Encore une fois, c’est le prix de la méconnaissance des dégâts que causent productions et consommations et donc, jouissance immédiate.
Les conséquences psychopathologiques imputées à la crise covid ont amené nos autorités à appeler les psychologues au secours du système en facilitant l’accès à la consultation psy. Est-ce que ceux-ci perçoivent à quels services ils sont invités en renvoyant à César ce qui lui appartient. Je crains que non et que dès lors les jeunes n’aient eu comme option que celle d’amplifier les symptômes qui ne sont pas les leurs. Ce qui eut pour effet de remplir jusqu’à les faire déborder les salles de consultations des services pédo-psy.
N’aurait-on pas pu, s’appuyant sur l’école, lui apportant l’aide des professionnels de la santé mentale, engager des débats de déconstructions de cette machinerie économique qui les encombraient à leur insu. Traiter la société plutôt qu’entrer dans un processus de « désignation » des jeunes. Dès 2018 et 2019 en descendant dans la rue pour défendre notre environnement ne nous montraient-ils pas qu’ils avaient les capacités d’orienter leurs énergies nous disant ainsi que nous avions à reprendre nos billes. Mais les écouter risquait d’ouvrir la boite de pandore de la destruction de l’habitabilité de la terre.

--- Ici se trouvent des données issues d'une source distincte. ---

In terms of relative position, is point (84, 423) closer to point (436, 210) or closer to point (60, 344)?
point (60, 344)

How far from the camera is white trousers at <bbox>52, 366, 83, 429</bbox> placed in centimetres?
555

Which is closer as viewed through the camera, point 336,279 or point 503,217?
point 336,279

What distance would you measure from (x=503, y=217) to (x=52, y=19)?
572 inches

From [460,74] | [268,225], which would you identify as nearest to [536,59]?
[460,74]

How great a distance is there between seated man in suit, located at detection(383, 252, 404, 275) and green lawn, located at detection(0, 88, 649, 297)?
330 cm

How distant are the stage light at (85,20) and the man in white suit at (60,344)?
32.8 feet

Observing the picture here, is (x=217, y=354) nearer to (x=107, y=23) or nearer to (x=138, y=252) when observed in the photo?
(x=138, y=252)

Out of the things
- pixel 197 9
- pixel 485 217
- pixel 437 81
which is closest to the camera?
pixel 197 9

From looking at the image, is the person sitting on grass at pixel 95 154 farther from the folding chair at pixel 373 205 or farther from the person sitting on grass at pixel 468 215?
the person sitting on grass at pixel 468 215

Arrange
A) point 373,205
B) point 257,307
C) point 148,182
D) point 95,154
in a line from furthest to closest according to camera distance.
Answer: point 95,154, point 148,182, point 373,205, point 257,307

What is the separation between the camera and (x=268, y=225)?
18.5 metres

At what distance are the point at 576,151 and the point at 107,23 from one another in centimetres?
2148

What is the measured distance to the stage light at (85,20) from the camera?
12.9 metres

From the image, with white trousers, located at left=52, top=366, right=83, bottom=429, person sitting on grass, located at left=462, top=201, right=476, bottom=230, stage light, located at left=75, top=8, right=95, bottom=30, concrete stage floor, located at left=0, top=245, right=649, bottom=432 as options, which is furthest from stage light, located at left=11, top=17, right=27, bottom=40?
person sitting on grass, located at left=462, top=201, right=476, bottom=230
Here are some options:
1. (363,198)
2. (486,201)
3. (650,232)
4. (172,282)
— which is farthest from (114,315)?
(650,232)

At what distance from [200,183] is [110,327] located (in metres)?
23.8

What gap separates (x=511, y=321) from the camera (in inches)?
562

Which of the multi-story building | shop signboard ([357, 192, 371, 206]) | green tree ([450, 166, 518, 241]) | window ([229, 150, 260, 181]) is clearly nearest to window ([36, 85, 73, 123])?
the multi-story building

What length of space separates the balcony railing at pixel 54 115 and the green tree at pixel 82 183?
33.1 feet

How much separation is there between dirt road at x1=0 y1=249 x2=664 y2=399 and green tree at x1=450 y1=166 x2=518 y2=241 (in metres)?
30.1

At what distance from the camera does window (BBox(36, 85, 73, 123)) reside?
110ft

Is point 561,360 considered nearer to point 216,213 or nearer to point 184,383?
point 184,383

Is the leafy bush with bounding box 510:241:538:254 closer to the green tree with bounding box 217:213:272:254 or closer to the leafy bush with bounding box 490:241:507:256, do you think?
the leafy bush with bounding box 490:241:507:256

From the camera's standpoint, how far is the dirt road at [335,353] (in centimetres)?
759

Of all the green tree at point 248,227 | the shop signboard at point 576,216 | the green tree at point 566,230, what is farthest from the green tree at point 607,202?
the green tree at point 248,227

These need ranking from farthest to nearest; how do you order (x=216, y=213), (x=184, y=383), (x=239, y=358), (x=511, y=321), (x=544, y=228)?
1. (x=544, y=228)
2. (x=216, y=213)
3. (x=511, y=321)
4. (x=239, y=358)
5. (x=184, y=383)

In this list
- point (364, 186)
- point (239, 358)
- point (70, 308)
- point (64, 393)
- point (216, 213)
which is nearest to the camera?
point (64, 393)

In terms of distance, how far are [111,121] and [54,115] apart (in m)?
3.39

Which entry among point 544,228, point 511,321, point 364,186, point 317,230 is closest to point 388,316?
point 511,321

Il me semble que tout en se mettant à leur écoute nous les aurions soulagés de renvoyer au monde des adultes le difficile devoir de regarder la réalité en face.
Les féliciter et les soutenir dans l’expression de leur sensibilité les aurait apaisés. Dans une telle attitude ils auraient constaté notre reprise en mains de notre propre santé.

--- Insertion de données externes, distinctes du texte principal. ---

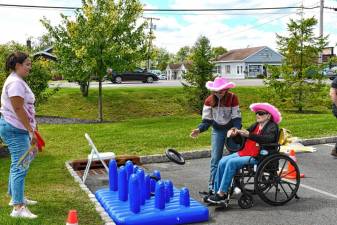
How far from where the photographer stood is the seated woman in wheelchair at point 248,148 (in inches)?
238

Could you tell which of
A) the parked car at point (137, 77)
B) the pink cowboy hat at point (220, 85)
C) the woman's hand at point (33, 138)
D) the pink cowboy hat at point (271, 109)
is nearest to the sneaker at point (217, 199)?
the pink cowboy hat at point (271, 109)

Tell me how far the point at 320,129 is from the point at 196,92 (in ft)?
21.1

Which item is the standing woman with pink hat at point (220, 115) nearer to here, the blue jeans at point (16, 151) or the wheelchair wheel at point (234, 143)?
the wheelchair wheel at point (234, 143)

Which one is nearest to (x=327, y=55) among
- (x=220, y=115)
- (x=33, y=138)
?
(x=220, y=115)

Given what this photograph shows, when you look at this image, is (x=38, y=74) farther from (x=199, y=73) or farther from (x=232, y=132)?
(x=232, y=132)

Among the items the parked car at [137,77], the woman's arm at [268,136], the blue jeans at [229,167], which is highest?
the parked car at [137,77]

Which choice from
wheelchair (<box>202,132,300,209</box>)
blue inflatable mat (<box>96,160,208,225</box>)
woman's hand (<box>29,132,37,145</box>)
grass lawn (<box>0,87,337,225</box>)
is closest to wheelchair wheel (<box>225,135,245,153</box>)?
wheelchair (<box>202,132,300,209</box>)

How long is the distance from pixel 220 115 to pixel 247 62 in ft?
215

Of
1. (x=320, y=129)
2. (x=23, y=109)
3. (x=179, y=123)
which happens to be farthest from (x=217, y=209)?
(x=179, y=123)

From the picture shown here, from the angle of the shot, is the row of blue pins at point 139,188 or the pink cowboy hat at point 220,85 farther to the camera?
the pink cowboy hat at point 220,85

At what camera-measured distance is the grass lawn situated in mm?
6062

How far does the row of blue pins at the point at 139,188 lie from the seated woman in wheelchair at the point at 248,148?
575 millimetres

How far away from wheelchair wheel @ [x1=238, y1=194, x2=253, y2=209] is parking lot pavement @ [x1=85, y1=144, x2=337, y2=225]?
60mm

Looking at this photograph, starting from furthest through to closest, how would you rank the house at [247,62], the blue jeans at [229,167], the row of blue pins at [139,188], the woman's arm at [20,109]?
the house at [247,62], the blue jeans at [229,167], the row of blue pins at [139,188], the woman's arm at [20,109]
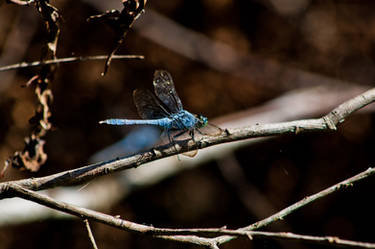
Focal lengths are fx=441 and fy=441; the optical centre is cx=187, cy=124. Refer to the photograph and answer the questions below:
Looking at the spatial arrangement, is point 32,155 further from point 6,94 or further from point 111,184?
point 6,94

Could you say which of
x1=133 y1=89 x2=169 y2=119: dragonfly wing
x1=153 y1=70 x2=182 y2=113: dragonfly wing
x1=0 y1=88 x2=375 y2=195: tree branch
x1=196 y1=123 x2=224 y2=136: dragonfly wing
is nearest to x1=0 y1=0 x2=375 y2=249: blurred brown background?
x1=153 y1=70 x2=182 y2=113: dragonfly wing

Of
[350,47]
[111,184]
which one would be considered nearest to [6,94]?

Une action de santé mentale qui ne se laisse pas fascinée par le symptôme mais qui remercie du signal que nous renvoie à juste titre la génération montante qui sans le savoir et à notre insu dit par l’expression de son mal-être celui qui aurait dû être le nôtre.
Une forme d’éco-systémie de la santé mentale qui donne les appuis pour dépasser les symptômes plutôt que les asphyxier par des interventions psy et médicales.
Là, c’est la société qui prend soin d’elle et qui courageusement renonce à se faire diriger par l’économie de marché.